Key Points
Reconstitution of a Partnership Firm – Retirement/Death of a Partner
Reconstitution upon Retirement or Death
The retirement or death of a partner leads to the reconstitution of the partnership firm. The existing partnership agreement ends, and a new one is formed among the remaining partners to continue the business.
Calculating New and Gaining Ratios
The New Profit Sharing Ratio is the ratio in which continuing partners share future profits. The Gaining Ratio is the proportion in which they acquire the outgoing partner's share, calculated as New Share minus Old Share.
Default Gaining Ratio
If the agreement is silent, it is assumed that the continuing partners acquire the retiring partner's share in their old profit sharing ratio. In this case, their old ratio also becomes their gaining ratio.
Treatment of Goodwill
The retiring or deceased partner is compensated for their share of goodwill. This is done by debiting the gaining partners' capital accounts in their gaining ratio and crediting the outgoing partner's capital account.
Writing Off Existing Goodwill
If goodwill already appears in the firm's balance sheet at the time of retirement, it must be written off. This is done by debiting all partners' capital accounts, including the outgoing partner, in their old profit sharing ratio.
Revaluation of Assets and Liabilities
Assets and liabilities are revalued to their current values. The net profit or loss from this revaluation is transferred to the capital accounts of all partners, including the retiring partner, in their old profit sharing ratio.
Distribution of Accumulated Profits and Losses
Undistributed profits, such as General Reserve, and accumulated losses are distributed among all partners in their old profit sharing ratio at the time of retirement or death.
Calculating Amount Due to Outgoing Partner
The total amount payable includes the credit balance of the capital account, share of goodwill, reserves, and revaluation profit, less any drawings, share of losses, and interest on drawings.
Profit Share up to Date of Death or Retirement
The outgoing partner's share of profit for the period from the last balance sheet to the date of retirement/death is calculated on a time or turnover basis. This amount is typically debited to a 'Profit and Loss Suspense Account'.
Settlement of Dues
The amount due to the retiring partner can be paid immediately in full, or the whole amount can be transferred to a loan account. It can also be settled through a combination of part payment in cash and the balance as a loan.
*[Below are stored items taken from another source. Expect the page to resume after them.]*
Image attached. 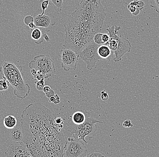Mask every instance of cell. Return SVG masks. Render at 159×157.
Segmentation results:
<instances>
[{
  "label": "cell",
  "instance_id": "obj_1",
  "mask_svg": "<svg viewBox=\"0 0 159 157\" xmlns=\"http://www.w3.org/2000/svg\"><path fill=\"white\" fill-rule=\"evenodd\" d=\"M55 117L39 103L30 104L22 113L23 142L34 157H63V130L54 125Z\"/></svg>",
  "mask_w": 159,
  "mask_h": 157
},
{
  "label": "cell",
  "instance_id": "obj_2",
  "mask_svg": "<svg viewBox=\"0 0 159 157\" xmlns=\"http://www.w3.org/2000/svg\"><path fill=\"white\" fill-rule=\"evenodd\" d=\"M106 13L100 0H82L64 23V47L78 54L100 33Z\"/></svg>",
  "mask_w": 159,
  "mask_h": 157
},
{
  "label": "cell",
  "instance_id": "obj_3",
  "mask_svg": "<svg viewBox=\"0 0 159 157\" xmlns=\"http://www.w3.org/2000/svg\"><path fill=\"white\" fill-rule=\"evenodd\" d=\"M0 73L14 88V93L17 97L24 99L29 95L30 88L25 83L22 72V67H18L10 62H4L0 67Z\"/></svg>",
  "mask_w": 159,
  "mask_h": 157
},
{
  "label": "cell",
  "instance_id": "obj_4",
  "mask_svg": "<svg viewBox=\"0 0 159 157\" xmlns=\"http://www.w3.org/2000/svg\"><path fill=\"white\" fill-rule=\"evenodd\" d=\"M121 29L120 26H112L106 29L109 36V39L104 45L108 46L111 52V55H115L114 61L119 62L122 57L131 51V43L128 39L118 35V31Z\"/></svg>",
  "mask_w": 159,
  "mask_h": 157
},
{
  "label": "cell",
  "instance_id": "obj_5",
  "mask_svg": "<svg viewBox=\"0 0 159 157\" xmlns=\"http://www.w3.org/2000/svg\"><path fill=\"white\" fill-rule=\"evenodd\" d=\"M103 123L94 118L89 116L82 125L71 128L68 131L73 135V138L87 144L88 143L85 140V138L87 137L88 139H91L94 137L97 128L95 124Z\"/></svg>",
  "mask_w": 159,
  "mask_h": 157
},
{
  "label": "cell",
  "instance_id": "obj_6",
  "mask_svg": "<svg viewBox=\"0 0 159 157\" xmlns=\"http://www.w3.org/2000/svg\"><path fill=\"white\" fill-rule=\"evenodd\" d=\"M30 69L40 71L44 75L45 79L50 77L55 72L54 62L49 55H39L29 63Z\"/></svg>",
  "mask_w": 159,
  "mask_h": 157
},
{
  "label": "cell",
  "instance_id": "obj_7",
  "mask_svg": "<svg viewBox=\"0 0 159 157\" xmlns=\"http://www.w3.org/2000/svg\"><path fill=\"white\" fill-rule=\"evenodd\" d=\"M87 148L84 143L73 137H68L63 149V157H85Z\"/></svg>",
  "mask_w": 159,
  "mask_h": 157
},
{
  "label": "cell",
  "instance_id": "obj_8",
  "mask_svg": "<svg viewBox=\"0 0 159 157\" xmlns=\"http://www.w3.org/2000/svg\"><path fill=\"white\" fill-rule=\"evenodd\" d=\"M100 45L96 44L92 40L78 53L79 57L86 64V68L91 70L96 65V63L102 59L98 54V49Z\"/></svg>",
  "mask_w": 159,
  "mask_h": 157
},
{
  "label": "cell",
  "instance_id": "obj_9",
  "mask_svg": "<svg viewBox=\"0 0 159 157\" xmlns=\"http://www.w3.org/2000/svg\"><path fill=\"white\" fill-rule=\"evenodd\" d=\"M60 56L61 67L65 71L75 70L79 57L78 54L62 46L60 51Z\"/></svg>",
  "mask_w": 159,
  "mask_h": 157
},
{
  "label": "cell",
  "instance_id": "obj_10",
  "mask_svg": "<svg viewBox=\"0 0 159 157\" xmlns=\"http://www.w3.org/2000/svg\"><path fill=\"white\" fill-rule=\"evenodd\" d=\"M5 155L7 157H34L23 142L11 144Z\"/></svg>",
  "mask_w": 159,
  "mask_h": 157
},
{
  "label": "cell",
  "instance_id": "obj_11",
  "mask_svg": "<svg viewBox=\"0 0 159 157\" xmlns=\"http://www.w3.org/2000/svg\"><path fill=\"white\" fill-rule=\"evenodd\" d=\"M89 116V113L86 111H77L75 112L70 116V118L66 123V128L68 130L74 127L82 125Z\"/></svg>",
  "mask_w": 159,
  "mask_h": 157
},
{
  "label": "cell",
  "instance_id": "obj_12",
  "mask_svg": "<svg viewBox=\"0 0 159 157\" xmlns=\"http://www.w3.org/2000/svg\"><path fill=\"white\" fill-rule=\"evenodd\" d=\"M58 21L57 18L52 14L48 15L39 14L34 18L36 27L48 28L56 24Z\"/></svg>",
  "mask_w": 159,
  "mask_h": 157
},
{
  "label": "cell",
  "instance_id": "obj_13",
  "mask_svg": "<svg viewBox=\"0 0 159 157\" xmlns=\"http://www.w3.org/2000/svg\"><path fill=\"white\" fill-rule=\"evenodd\" d=\"M31 37L32 39L34 41L35 43L37 44H40L44 41L43 39V33L42 30L39 28L36 27L31 30Z\"/></svg>",
  "mask_w": 159,
  "mask_h": 157
},
{
  "label": "cell",
  "instance_id": "obj_14",
  "mask_svg": "<svg viewBox=\"0 0 159 157\" xmlns=\"http://www.w3.org/2000/svg\"><path fill=\"white\" fill-rule=\"evenodd\" d=\"M10 139L16 143H20L23 141V135L22 129L15 128L10 133Z\"/></svg>",
  "mask_w": 159,
  "mask_h": 157
},
{
  "label": "cell",
  "instance_id": "obj_15",
  "mask_svg": "<svg viewBox=\"0 0 159 157\" xmlns=\"http://www.w3.org/2000/svg\"><path fill=\"white\" fill-rule=\"evenodd\" d=\"M3 124L7 129L8 130H12L16 126L17 120L14 116L10 115L5 118L3 121Z\"/></svg>",
  "mask_w": 159,
  "mask_h": 157
},
{
  "label": "cell",
  "instance_id": "obj_16",
  "mask_svg": "<svg viewBox=\"0 0 159 157\" xmlns=\"http://www.w3.org/2000/svg\"><path fill=\"white\" fill-rule=\"evenodd\" d=\"M98 54L101 59L108 58L111 55V50L106 45H100L98 49Z\"/></svg>",
  "mask_w": 159,
  "mask_h": 157
},
{
  "label": "cell",
  "instance_id": "obj_17",
  "mask_svg": "<svg viewBox=\"0 0 159 157\" xmlns=\"http://www.w3.org/2000/svg\"><path fill=\"white\" fill-rule=\"evenodd\" d=\"M54 125L57 128L60 130H63L64 127V122L62 118L56 116L54 120Z\"/></svg>",
  "mask_w": 159,
  "mask_h": 157
},
{
  "label": "cell",
  "instance_id": "obj_18",
  "mask_svg": "<svg viewBox=\"0 0 159 157\" xmlns=\"http://www.w3.org/2000/svg\"><path fill=\"white\" fill-rule=\"evenodd\" d=\"M128 8L134 16H137L140 14V10L136 5L134 4L133 2H130L128 5Z\"/></svg>",
  "mask_w": 159,
  "mask_h": 157
},
{
  "label": "cell",
  "instance_id": "obj_19",
  "mask_svg": "<svg viewBox=\"0 0 159 157\" xmlns=\"http://www.w3.org/2000/svg\"><path fill=\"white\" fill-rule=\"evenodd\" d=\"M66 0H49L50 4L52 3L58 9V11L60 12L62 9L63 2Z\"/></svg>",
  "mask_w": 159,
  "mask_h": 157
},
{
  "label": "cell",
  "instance_id": "obj_20",
  "mask_svg": "<svg viewBox=\"0 0 159 157\" xmlns=\"http://www.w3.org/2000/svg\"><path fill=\"white\" fill-rule=\"evenodd\" d=\"M85 157H107L106 155L100 151H94L89 152Z\"/></svg>",
  "mask_w": 159,
  "mask_h": 157
},
{
  "label": "cell",
  "instance_id": "obj_21",
  "mask_svg": "<svg viewBox=\"0 0 159 157\" xmlns=\"http://www.w3.org/2000/svg\"><path fill=\"white\" fill-rule=\"evenodd\" d=\"M10 84L6 79L0 80V91H7L8 89Z\"/></svg>",
  "mask_w": 159,
  "mask_h": 157
},
{
  "label": "cell",
  "instance_id": "obj_22",
  "mask_svg": "<svg viewBox=\"0 0 159 157\" xmlns=\"http://www.w3.org/2000/svg\"><path fill=\"white\" fill-rule=\"evenodd\" d=\"M103 34L102 33H98L94 35L93 41L95 43L99 45H103V41H102V36Z\"/></svg>",
  "mask_w": 159,
  "mask_h": 157
},
{
  "label": "cell",
  "instance_id": "obj_23",
  "mask_svg": "<svg viewBox=\"0 0 159 157\" xmlns=\"http://www.w3.org/2000/svg\"><path fill=\"white\" fill-rule=\"evenodd\" d=\"M35 83L36 84V88L38 91H43L45 86L44 79L35 81Z\"/></svg>",
  "mask_w": 159,
  "mask_h": 157
},
{
  "label": "cell",
  "instance_id": "obj_24",
  "mask_svg": "<svg viewBox=\"0 0 159 157\" xmlns=\"http://www.w3.org/2000/svg\"><path fill=\"white\" fill-rule=\"evenodd\" d=\"M150 7L159 13V0H152Z\"/></svg>",
  "mask_w": 159,
  "mask_h": 157
},
{
  "label": "cell",
  "instance_id": "obj_25",
  "mask_svg": "<svg viewBox=\"0 0 159 157\" xmlns=\"http://www.w3.org/2000/svg\"><path fill=\"white\" fill-rule=\"evenodd\" d=\"M49 103H53L54 104H57L60 103V97L57 94H56L53 96L49 98Z\"/></svg>",
  "mask_w": 159,
  "mask_h": 157
},
{
  "label": "cell",
  "instance_id": "obj_26",
  "mask_svg": "<svg viewBox=\"0 0 159 157\" xmlns=\"http://www.w3.org/2000/svg\"><path fill=\"white\" fill-rule=\"evenodd\" d=\"M49 4H50L49 0H45L42 2L41 8L42 9V12L41 14H44L45 11L48 8Z\"/></svg>",
  "mask_w": 159,
  "mask_h": 157
},
{
  "label": "cell",
  "instance_id": "obj_27",
  "mask_svg": "<svg viewBox=\"0 0 159 157\" xmlns=\"http://www.w3.org/2000/svg\"><path fill=\"white\" fill-rule=\"evenodd\" d=\"M134 4L136 5L140 11H142L143 9V8L144 6V3L142 1H139V0H134Z\"/></svg>",
  "mask_w": 159,
  "mask_h": 157
},
{
  "label": "cell",
  "instance_id": "obj_28",
  "mask_svg": "<svg viewBox=\"0 0 159 157\" xmlns=\"http://www.w3.org/2000/svg\"><path fill=\"white\" fill-rule=\"evenodd\" d=\"M34 77L35 79V81H39L43 79H45V76L44 74L43 73L40 71H37L36 74ZM34 81V82H35Z\"/></svg>",
  "mask_w": 159,
  "mask_h": 157
},
{
  "label": "cell",
  "instance_id": "obj_29",
  "mask_svg": "<svg viewBox=\"0 0 159 157\" xmlns=\"http://www.w3.org/2000/svg\"><path fill=\"white\" fill-rule=\"evenodd\" d=\"M24 22L25 24L28 26L30 23L34 22V18L32 16L29 15V16H26L25 18Z\"/></svg>",
  "mask_w": 159,
  "mask_h": 157
},
{
  "label": "cell",
  "instance_id": "obj_30",
  "mask_svg": "<svg viewBox=\"0 0 159 157\" xmlns=\"http://www.w3.org/2000/svg\"><path fill=\"white\" fill-rule=\"evenodd\" d=\"M101 99L103 101H106L109 99V95L104 90L101 91Z\"/></svg>",
  "mask_w": 159,
  "mask_h": 157
},
{
  "label": "cell",
  "instance_id": "obj_31",
  "mask_svg": "<svg viewBox=\"0 0 159 157\" xmlns=\"http://www.w3.org/2000/svg\"><path fill=\"white\" fill-rule=\"evenodd\" d=\"M123 126L124 128H129L134 126V125L132 123V122L130 120H127L124 121L123 124Z\"/></svg>",
  "mask_w": 159,
  "mask_h": 157
},
{
  "label": "cell",
  "instance_id": "obj_32",
  "mask_svg": "<svg viewBox=\"0 0 159 157\" xmlns=\"http://www.w3.org/2000/svg\"><path fill=\"white\" fill-rule=\"evenodd\" d=\"M109 34H103L102 36V41H103V45L109 41Z\"/></svg>",
  "mask_w": 159,
  "mask_h": 157
},
{
  "label": "cell",
  "instance_id": "obj_33",
  "mask_svg": "<svg viewBox=\"0 0 159 157\" xmlns=\"http://www.w3.org/2000/svg\"><path fill=\"white\" fill-rule=\"evenodd\" d=\"M45 94V96H46L48 98L51 97L55 95V92L53 90H52L51 91H50L48 92L47 93Z\"/></svg>",
  "mask_w": 159,
  "mask_h": 157
},
{
  "label": "cell",
  "instance_id": "obj_34",
  "mask_svg": "<svg viewBox=\"0 0 159 157\" xmlns=\"http://www.w3.org/2000/svg\"><path fill=\"white\" fill-rule=\"evenodd\" d=\"M52 90V89L51 87L49 86H44V87H43V92H44L45 94H46L49 92L50 91H51Z\"/></svg>",
  "mask_w": 159,
  "mask_h": 157
},
{
  "label": "cell",
  "instance_id": "obj_35",
  "mask_svg": "<svg viewBox=\"0 0 159 157\" xmlns=\"http://www.w3.org/2000/svg\"><path fill=\"white\" fill-rule=\"evenodd\" d=\"M29 27L31 29H33L35 28L36 27L35 26V25L34 22H32L30 23L28 25Z\"/></svg>",
  "mask_w": 159,
  "mask_h": 157
},
{
  "label": "cell",
  "instance_id": "obj_36",
  "mask_svg": "<svg viewBox=\"0 0 159 157\" xmlns=\"http://www.w3.org/2000/svg\"><path fill=\"white\" fill-rule=\"evenodd\" d=\"M43 39L45 40L47 42H49L50 41V39L46 33L43 34Z\"/></svg>",
  "mask_w": 159,
  "mask_h": 157
},
{
  "label": "cell",
  "instance_id": "obj_37",
  "mask_svg": "<svg viewBox=\"0 0 159 157\" xmlns=\"http://www.w3.org/2000/svg\"><path fill=\"white\" fill-rule=\"evenodd\" d=\"M37 72V71L35 70V69H31V73L33 76H35Z\"/></svg>",
  "mask_w": 159,
  "mask_h": 157
}]
</instances>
Retiring Partner's Loan Account
If the amount due is not paid immediately, it is transferred to the Retiring Partner's Loan Account. The firm then pays this loan in installments along with interest, as per the agreed terms.
Deceased Partner's Executor's Account
In case of a partner's death, the final amount due is transferred to their legal representative's account, known as the Deceased Partner's Executor's Account, and settled in a similar manner to a retiring partner.
Hidden Goodwill Concept
If the firm agrees to pay a retiring partner a lump sum amount which is more than their adjusted capital balance, the excess amount is treated as their share of goodwill, known as hidden goodwill.
Capital Adjustment of Remaining Partners
The remaining partners may decide to adjust their capitals to be proportionate to their new profit sharing ratio. This adjustment is made by either bringing in additional cash or withdrawing the excess amount.